Task description: State only how many lines in the listing contain the string "frame".

Data provided:
--------------------------------------------------

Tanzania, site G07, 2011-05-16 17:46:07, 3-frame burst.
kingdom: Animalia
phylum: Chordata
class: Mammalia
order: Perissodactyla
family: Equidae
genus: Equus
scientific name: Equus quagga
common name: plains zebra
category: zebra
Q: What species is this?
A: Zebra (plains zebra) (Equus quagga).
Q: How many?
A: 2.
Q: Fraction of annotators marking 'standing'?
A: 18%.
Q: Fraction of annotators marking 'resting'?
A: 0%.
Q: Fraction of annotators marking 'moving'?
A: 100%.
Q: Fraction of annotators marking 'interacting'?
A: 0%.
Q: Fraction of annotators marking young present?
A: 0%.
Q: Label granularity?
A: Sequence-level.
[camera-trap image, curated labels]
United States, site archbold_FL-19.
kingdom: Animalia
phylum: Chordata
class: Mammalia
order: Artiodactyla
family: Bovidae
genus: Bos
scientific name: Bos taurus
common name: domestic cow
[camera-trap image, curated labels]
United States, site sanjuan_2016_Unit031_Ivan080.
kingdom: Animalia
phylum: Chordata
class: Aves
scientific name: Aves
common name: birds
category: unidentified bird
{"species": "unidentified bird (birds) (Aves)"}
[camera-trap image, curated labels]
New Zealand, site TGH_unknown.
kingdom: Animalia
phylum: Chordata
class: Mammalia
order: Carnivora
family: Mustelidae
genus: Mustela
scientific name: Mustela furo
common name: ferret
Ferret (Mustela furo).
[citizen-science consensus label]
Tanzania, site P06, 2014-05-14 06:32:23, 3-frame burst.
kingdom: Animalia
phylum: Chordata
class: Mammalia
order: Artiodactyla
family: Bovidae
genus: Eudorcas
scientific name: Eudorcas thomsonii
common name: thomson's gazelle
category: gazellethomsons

--------------------------------------------------

Written solution: 2